§ EXERCISE INSTRUCTIONS: In the listing below, pick out lines with "adsbygoogle".

§ RECORD EXCERPTS:

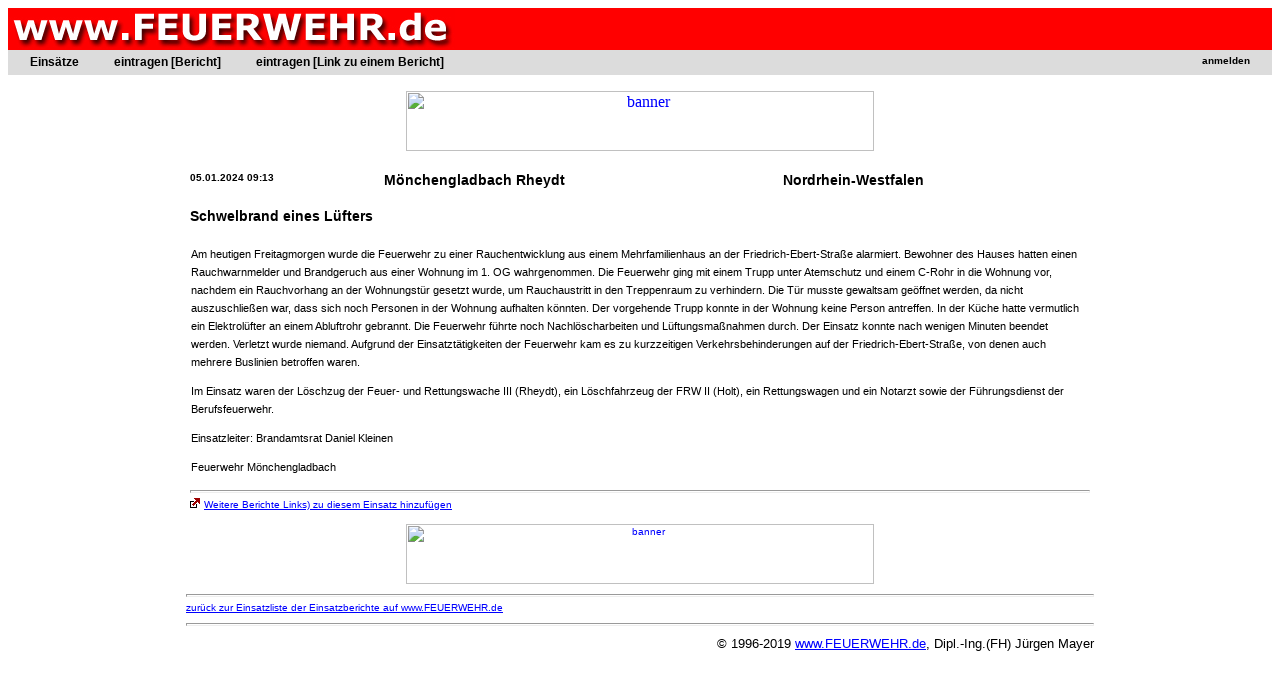

--- FILE ---
content_type: text/html; charset=utf-8
request_url: http://www.feuerwehr.de/einsatz/berichte/einsatz.php?n=75179
body_size: 2478
content:

<lscript async src="//pagead2.googlesyndication.com/pagead/js/adsbygoogle.js"></script>
<script>
     (adsbygoogle = window.adsbygoogle || []).push({
          google_ad_client: "ca-pub-1789862954250132",
          enable_page_level_ads: true
     });
</script>


<!DOCTYPE HTML PUBLIC "-//W3C//DTD HTML 3.2//EN">
<HTML>
<HEAD>
<meta http-equiv="content-type" content="text/html; charset=UTF-8">
<META NAME="content-language" CONTENT="Deutschland">
<META NAME="author" CONTENT="Jürgen Mayer">

<meta property="og:title" content="Schwelbrand eines Lüfters [ Einsatzbericht / Mönchengladbach Rheydt ] " />
<meta property="og:type" content="website" />
<meta property="og:url" content="http://www.feuerwehr.de/einsatz/berichte/einsatz.php?n=75179 " />
<meta property="og:description" content="Am heutigen Freitagmorgen wurde die Feuerwehr zu einer Rauchentwicklung aus einem Mehrfamilienhaus an der Friedrich-Ebert-Stra&szlig;e alarmiert. B"/>
<meta property="og:image" content="http://www.feuerwehr.de/b/F.png" />
<script src="/i/ck/ckeditor.js"></script>
<title>Schwelbrand eines Lüfters [ Einsatzbericht / Mönchengladbach Rheydt ]</title>
<LINK href="http://www.feuerwehr.de/i/s.css" type=text/css rel=stylesheet /> 
</HEAD>
<body bgcolor="white">
<table bgcolor="red" width="100%"><td class="titel"><a href="http://www.feuerwehr.de" style="COLOR: white; COLOR: white; TEXT-DECORATION: none"><img src="http://www.feuerwehr.de/b/f.jpg" border="0"></a></td><td class="subtitel" width="100%" align="center"></table>
<table bgcolor="#DCDCDC" border="0" width="100%" cellpadding="2">
<td colspan="2">
<style type="text/css">
/* navigation */

#nav {
	float: left;
	width: 100%;
	margin: 0;
	padding: 0;
	list-style: none;
	background: #DCDCDC;
	border-bottom: 1px solid #DCDCDC;
}

#nav li { 
	float: left;
	margin: 0;
	padding: 0;
}
	
#nav a {
	float: left;
	display: block;
//	padding: 6px 30px 6px 5px;
	padding: 3px 30px 3px 5px;
	text-decoration: none;
	font-weight: bold;
	font-size: 120%;
	color: #000;
}
	
#nav #nav-1 a {
	padding-left: 20px;
}

#nav #nav-login a {
	padding-left: 100px;
	position:absolute; right:0px;
}

	
#nav a:hover {
	color: red;
}

/* more */
	
ul#more {
	clear: left;
//	margin-top: 60px;
}
</style>

<ul id="nav">
<li id="nav-1"><a href="index.php">Einsätze</a></li>
<li id="nav-2"><a href="eintragen.php">eintragen [Bericht]</a></li>
<li id="nav-2"><a href="eintragen_link.php">eintragen [Link zu einem Bericht]</a></li>



<li id="nav-login"><a href="#">
<a href="/user/index.php?r=einsatz"><font size="1">anmelden</a></font></a></li>
</ul>


</td></table>
<center>

<p><a href="http://www.feuerwehr.de/banner/klick.php?id=134" target="_blank"><img src="http://www.feuerwehr.com/ba/MAGIRUS.jpg" height="60" width="468" border="0" alt="banner"></a><br> 
<p><table><td><table cellpadding=4><tr><td><H4>05.01.2024  09:13</H4></td><td><H2>Mönchengladbach Rheydt </H2></td><td><H2>Nordrhein-Westfalen</H2></td></tr><tr><td colspan="3"><H2>Schwelbrand eines Lüfters</H2></td></tr><tr><td colspan="3"><center><table width="900" border="0"><td><div style="line-height: 170%; font-size: 1.1em;"><p>Am heutigen Freitagmorgen wurde die Feuerwehr zu einer Rauchentwicklung aus einem Mehrfamilienhaus an der Friedrich-Ebert-Stra&szlig;e alarmiert. Bewohner des Hauses hatten einen Rauchwarnmelder und Brandgeruch aus einer Wohnung im 1. OG wahrgenommen. Die Feuerwehr ging mit einem Trupp unter Atemschutz und einem C-Rohr in die Wohnung vor, nachdem ein Rauchvorhang an der Wohnungst&uuml;r gesetzt wurde, um Rauchaustritt in den Treppenraum zu verhindern. Die T&uuml;r musste gewaltsam ge&ouml;ffnet werden, da nicht auszuschlie&szlig;en war, dass sich noch Personen in der Wohnung aufhalten k&ouml;nnten. Der vorgehende Trupp konnte in der Wohnung keine Person antreffen. In der K&uuml;che hatte vermutlich ein Elektrol&uuml;fter an einem Abluftrohr gebrannt. Die Feuerwehr f&uuml;hrte noch Nachl&ouml;scharbeiten und L&uuml;ftungsma&szlig;nahmen durch. Der Einsatz konnte nach wenigen Minuten beendet werden. Verletzt wurde niemand. Aufgrund der Einsatzt&auml;tigkeiten der Feuerwehr kam es zu kurzzeitigen Verkehrsbehinderungen auf der Friedrich-Ebert-Stra&szlig;e, von denen auch mehrere Buslinien betroffen waren.</p>

<p>Im Einsatz waren der L&ouml;schzug der Feuer- und Rettungswache III (Rheydt), ein L&ouml;schfahrzeug der FRW II (Holt), ein Rettungswagen und ein Notarzt sowie der F&uuml;hrungsdienst der Berufsfeuerwehr.</p>

<p>Einsatzleiter: Brandamtsrat Daniel Kleinen</p>
<p>Feuerwehr Mönchengladbach</div><p><center></center></td></table></center></td></tr><tr><td colspan="3"><hr><a href="eintragenLink.php?id=75179"><img src="/p.gif" border="0">Weitere Berichte Links) zu diesem Einsatz hinzufügen</a></td></tr></table><center><p><a href="http://www.feuerwehr.de/banner/klick.php?id=142" target="_blank"><img src="http://www.feuerwehr.com/ba/holmatro.gif" height="60" width="468" border="0" alt="banner"></a><br> 
<p></center><hr><a href="index.php">zurück zur Einsatzliste der Einsatzberichte auf www.FEUERWEHR.de</a><p><!--
<hr>
<table cellpadding="6" width="100%" bgcolor="#E6E6E6">
<td>
<a href="http://www.feuerwehr.de/news" target="_blank" class="menuleiste">News</a>
</td>
<td>
<a href="http://www.feuerwehr.de/newsletter/anmelden.php" target="_blank" class="menuleiste">Newsletter</a>
</td>
<td>
<a href="http://www.feuerwehr.de/einsatz/berichte" target="_blank" class="menuleiste">Einsätze</a>
</td>

<td>
<a href="http://www.feuerwehr.de/markt" target="_blank" class="menuleiste">Feuerwehr-Markt</a>
</td>
<td>
<a href="http://www.feuerwehr.de/fahrzeuge" target="_blank" class="menuleiste">Fahrzeug-Markt</a>
</td>
<td>
<a href="http://www.feuerwehr.de/fahrzeugdatenbank" target="_blank" class="menuleiste">Fahrzeuge</a>
</td>
<td>
<a href="http://www.feuerwehr.de/industrie" target="_blank" class="menuleiste">Industrie-News</a>
</td>
<td>
<a href="http://www.feuerwehr.de/bos-firmen" target="_blank" class="menuleiste">BOS-Firmen</a>
</td>
<td>
<a href="http://www.feuerwehr.de/tv-tipps" target="_blank" class="menuleiste">TV-Tipps</a>
</td>
<td>
<a href="http://www.feuerwehr.de/jobs" target="_blank" class="menuleiste">Job-Börse</a>
</td>
<td>
<a href="http://www.feuerwehr.de/impressum" target="_blank" class="menuleiste">Impressum</a>
</td>
</table>-->
<hr>
<p align="right">
<font size=-1>&copy; 1996-2019 <a href=http://www.feuerwehr.de>www.FEUERWEHR.de</a>, Dipl.-Ing.(FH) Jürgen Mayer</font>
</body>
</html>
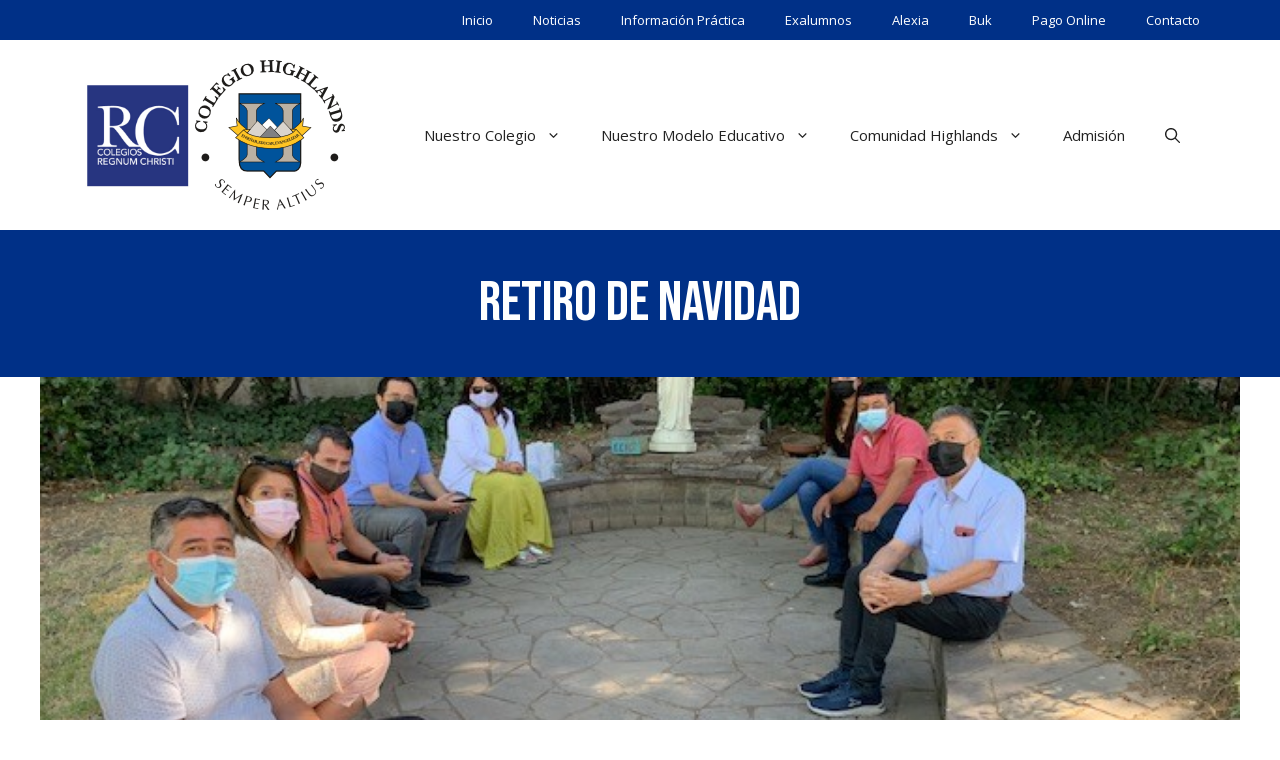

--- FILE ---
content_type: text/css
request_url: https://www.colegiohighlands.cl/wp-content/themes/generatepress_child/style.css?ver=1695249117
body_size: 869
content:
/*
 Theme Name:   GeneratePress Child
 Theme URI:    https://generatepress.com
 Description:  Default GeneratePress child theme
 Author:       Tom Usborne
 Author URI:   https://tomusborne.com
 Template:     generatepress
 Version:      0.1
*/

/*
 Theme Name:   GeneratePress Child
 Theme URI:    https://generatepress.com
 Description:  Default GeneratePress child theme
 Author:       Tom Usborne
 Author URI:   https://tomusborne.com
 Template:     generatepress
 Version:      0.1
*/

/*===================================================================== ratios =====================================================================*/
.ratio-4-5 {
    aspect-ratio: 4/5;
    }
.ratio-16-5 {
    aspect-ratio: 16/5;
    }
.ratio-16-4 {
    aspect-ratio: 16/4;
    }
.ratio-4-3 {
  aspect-ratio: 4/3;
  }

/*===================================================================== variables =====================================================================*/
:root {
      --color-principal: #003087;
      --color-secundario: #FFC72C;
      --color-blanco: #ffffff;
      --color-gris: #999999;
      --color-negro: #000000;
    }
 
 /*===================================================================== Logotipo Red - cabecera =====================================================================*/
 
 .logo-red {
      display: flex;
      align-content: center;
      justify-content: center;
      padding: 5px;    
 }
 
 .logo-red__link {
     line-height:0;    
 }
 
 .logo-red__imagen {
     max-width: 105px;
 }
 
    
/*===================================================================== Imágenes destacadas de páginas y entradas =====================================================================*/

.featured-image {
    position: relative;
    margin: auto;
    max-width: 1200px;
    height: calc(1200px * 6 / 16) !important;
    border-bottom: 4px solid var(--color-secundario);
}
.featured-image img {
    width: 100%;
    height: 100%;
    position: absolute;
    top: 0;
    left: 0;
    object-fit: cover;
    object-position: center;
}

@media only screen and (max-width: 1200px) {
    .featured-image {
        width: 100%;
        height: calc(100vw * 6 / 16) !important;
    }    
 }
@media only screen and (max-width: 768px) {
    .featured-image {
        width: 100%;
        height: calc(100vw * 9 / 16) !important;
    }
}   
@media only screen and (max-width: 576px) {
    .featured-image {
        width: 100%;
        height: calc(100vw * 3 / 4) !important;
    }    
 }
 
 /*===================================================================== entrega de resultados =====================================================================*/
  .rut-incorrecto {
     text-align: center;
  }
  
 .resultados-tabla table tbody tr td {
     text-transform: uppercase; 
  }
  
 .resultados-carta-contenedor {
     -webkit-box-shadow: 0px 0px 20px 5px rgba(0,0,0,0.1);
     -moz-box-shadow: 0px 0px 20px 5px rgba(0,0,0,0.1);
     box-shadow: 0px 0px 20px 5px rgba(0,0,0,0.1);
     padding: 40px;
     margin: 40px 0 0 0;
 }
 
 @media only screen and (max-width: 576px) {
     .resultados-carta-contenedor {
         padding: 10px;
     }    
  }
 
 .resultados-fecha {
     text-align: right;
 }
  
 .resultados-formulario-contenedor {
     display: flex;
     justify-content: center;
     align-items: center;
     flex-direction: column;
  }
  
 .resultados-formulario-contenedor p {
     text-align: center;
  }
  
 .resultados-formulario-notas {
     margin: 20px 0 20px 0;
 }
  
 .resultados-cabecera-img {
     display: flex;
     justify-content: center;
 }
  
 .resultados-cabecera-img img {
     max-width: 350px;
 }
 
 @media only screen and (max-width: 576px) {
     .resultados-cabecera-img img {
         max-width: 200px;
     }    
  }
 
 .resultados-firma-contenedor {
     display: flex;
     justify-content: center;
     align-items: center;
     flex-direction: column;  
 }
  
 .resultados-firma-img {
 
 }
  
 .resultados-firma-img img {
     max-width: 300px;
 }
 
 .resultados-firma-texto {
     margin: -40px 0 0 0; 
 }
 
 .resultados-firma-texto p {
     text-align: center; 
 }
 
 .resultados-consulta-nueva {
     text-align: center;
     margin: 100px 0 0 0;
 }
 
 .resultados-boton-descarga {
     text-align: center;
     margin: 40px 0;
 }
 
 .resultados-boton-descarga__link {
     padding: 10px 20px 10px 20px;
     background-color: var(--color-principal);
     color: #ffffff;
     border-radius: 10px;
 }
 
 .resultados-boton-descarga__link:hover {
     background-color: var(--color-secundario);
     color: #ffffff;
 }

§ ANSWER SPACE:
<lscript async src="//pagead2.googlesyndication.com/pagead/js/adsbygoogle.js"></script>
     (adsbygoogle = window.adsbygoogle || []).push({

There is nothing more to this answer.